I was relating the above story to someone I knew about 10 years ago, gushing magnanimously over what a huge influence the Smiths were in my late-blooming formative musical years. “You mean to tell me,” the person said, “that you hadn’t heard of the Smiths until you were in HIGH SCHOOL?” This person not only looked shocked, but offended, like I committed the biggest personal effrontery aside from punching his mother in the face and stealing her wallet. “I’ve been a fan of the Smiths since waaaaay back,” he said, and then proudly proceeded to inform me that he discovered them right after the release of their first solo album, his chest puffed out as if he had been the one to first sign the Smiths.

And to this day, I wonder, why with the pride at discovering them before me?
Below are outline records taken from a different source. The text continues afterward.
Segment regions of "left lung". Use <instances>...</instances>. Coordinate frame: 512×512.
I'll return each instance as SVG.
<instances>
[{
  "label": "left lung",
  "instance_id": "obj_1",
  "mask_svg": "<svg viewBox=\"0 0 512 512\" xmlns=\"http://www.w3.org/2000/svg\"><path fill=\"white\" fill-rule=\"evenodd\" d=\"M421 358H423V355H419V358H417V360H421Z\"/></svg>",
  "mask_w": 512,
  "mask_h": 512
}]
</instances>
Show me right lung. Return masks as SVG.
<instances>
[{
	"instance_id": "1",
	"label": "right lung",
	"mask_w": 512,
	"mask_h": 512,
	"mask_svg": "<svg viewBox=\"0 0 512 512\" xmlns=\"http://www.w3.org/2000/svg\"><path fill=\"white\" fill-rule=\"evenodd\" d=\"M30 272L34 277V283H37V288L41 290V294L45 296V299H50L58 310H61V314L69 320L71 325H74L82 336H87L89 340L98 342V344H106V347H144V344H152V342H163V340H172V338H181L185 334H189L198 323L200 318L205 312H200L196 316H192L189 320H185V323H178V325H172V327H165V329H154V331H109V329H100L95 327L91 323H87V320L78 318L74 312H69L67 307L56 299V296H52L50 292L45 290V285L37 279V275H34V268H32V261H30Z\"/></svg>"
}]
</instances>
Do people get prizes for knowing who a band is before they make it big? I cannot tell you how many stories I’ve heard that start with, at the mere mention of a band’s name, “Oh man, I saw them in this tiny club in Portland back in 19-so-n-so, and it was awesome! Their instruments sounded horrible because they didn’t know how to tune them yet and there was constant feedback from the amps because the sound system sucked! It was great!” Well done! Congrats on becoming a fan while a band is still green and working out its kinks and still kind of sucking a little bit! All that says to me is that you have low standards when it comes to music.
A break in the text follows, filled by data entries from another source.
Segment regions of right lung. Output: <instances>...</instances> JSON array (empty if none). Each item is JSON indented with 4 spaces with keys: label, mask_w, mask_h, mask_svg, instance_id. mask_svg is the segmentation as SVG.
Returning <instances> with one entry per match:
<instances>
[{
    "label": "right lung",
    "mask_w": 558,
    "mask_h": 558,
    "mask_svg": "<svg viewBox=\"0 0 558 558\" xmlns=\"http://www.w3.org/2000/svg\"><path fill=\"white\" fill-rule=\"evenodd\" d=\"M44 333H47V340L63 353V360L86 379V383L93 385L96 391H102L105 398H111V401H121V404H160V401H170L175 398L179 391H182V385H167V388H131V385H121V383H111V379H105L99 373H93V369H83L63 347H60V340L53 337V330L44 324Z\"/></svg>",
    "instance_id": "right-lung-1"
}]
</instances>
Ultimately, who gives a flying fuck WHEN you discover a band is good? Isn’t enough that you’ve discovered a good band is, in fact, good? I mean, for God’s sake. If I was still stuck in the same musical rut I was in circa 1984, I’d be listening to my parents’ old recordings of the Oak Ridge Boys and Barry Manilow, whistling Rogers and Hammerstein tunes, singing “How Great Thou Art” in the shower and spinning my mother’s vinyl version of “We Are the World”. Who’s the real winner here in the game of musical one-upmanship? I think that would be none other than yours truly.

Just one more reason to hate pretty much everyone.

1 comment:

  1. Those same people who tell you they discovered the band back at the beginning are often the same ones who like to say that such-and-such band's best album was their first one and after that.... I guess it goes back to that feeling of being a super fan or something.